**TASK REQUIREMENTS**:
Reproduce word for word the passage of the commentary on scientists failing to communicate that begins with the words containing "Sept. 26, 2006" and ends with "larger scientific community?".

**EXCERPT PROVIDED**:
Therapeutic Dose: Avoiding "Cool Hand Luke" Syndrome: Part II

Sept. 26, 2006
At a time when the amount of available data is increasing exponentially, why are we isolating ourselves from our brethren and the larger scientific community?

In my last commentary, I talked about the lack of communication among pharmaceutical science types. To be fair, not only pharma scientists, but all scientists are guilty of this flaw, I fear. But I have noticed that some people in pharma fail to see drug chemistry within the broader framework of chemistry. For those people, it’s "pharma versus everyone else."

For example, years ago, when I worked at a surfactant company, I remember that we had once had to run a simple two-layer titration method for sodium lauryl sulfate (SLS or sodium dodecyl sulphate). To summarize, the titration was with benzalkonium chloride and involved an ion pairing reaction. It was simple, straightforward and precise.

When I moved back to pharma, one of the first problems I encountered was an assay for benzalkonium chloride. Since the alkyl chain was not constant, an HPLC method (this was 1980) was difficult, so I suggested a titration with SLS in an ion pair reaction. The crowd went wild! Was this a proprietary assay? Not at all; it had been in the literature for decades.

In this scene from the 1967 classic "Cool Hand Luke," Strother Martin's character, known as Captain, is about to "communicate" with Luke in a manner not recommended for scientists. Photo courtesy of AmericanRhetoric.com.

So, what was the problem? Pharma scientists at the company wouldn’t "lower" themselves to read surfactant or, for that matter, any other journals except pharmaceutical journals. The prevailing idea appeared to be that drug chemistry is different from all the other chemistry on the planet. ("What we've got here is failure to communicate…")

And I thought that synthetic urea showed that there was no "life force" behind chemicals in the body… guess some of them didn’t read about that, either. It probably isn’t available on the Internet.

So, you may ask, why is this a salient point at this time? Well, for one thing, there has been little change in the attitude that pharmaceutical chemistry and all physical laws relating to the work done are different, directly owned, and not subject to outside influences. This is nowhere more apparent than in the science/art of near-infrared spectroscopy.

My friend Gary Ritchie, a scientific fellow with the U.S. Pharmacopeia (USP) sent me a 20-page transcript of a CNIRS (Council for Near-Infrared Spectroscopy) online forum discussion thread dating back to 2004, but still relevant today. In this series of messages, which spanned several weeks, the question of where the NIR begins and ends was debated (actually, beaten to death).

Stored data
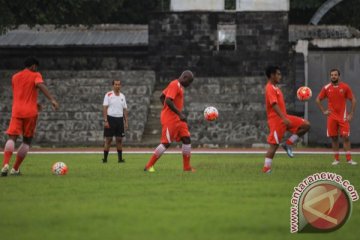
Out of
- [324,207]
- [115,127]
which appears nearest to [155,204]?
[324,207]

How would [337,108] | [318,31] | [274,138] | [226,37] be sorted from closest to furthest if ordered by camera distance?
[274,138] < [337,108] < [226,37] < [318,31]

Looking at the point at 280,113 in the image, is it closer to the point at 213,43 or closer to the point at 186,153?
the point at 186,153

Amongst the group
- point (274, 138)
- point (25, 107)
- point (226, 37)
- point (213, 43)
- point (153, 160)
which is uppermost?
point (226, 37)

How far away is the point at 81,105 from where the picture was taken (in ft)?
125

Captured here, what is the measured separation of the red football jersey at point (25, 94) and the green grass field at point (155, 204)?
1.16 metres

**YOUR RESPONSE**:
Sept. 26, 2006
At a time when the amount of available data is increasing exponentially, why are we isolating ourselves from our brethren and the larger scientific community?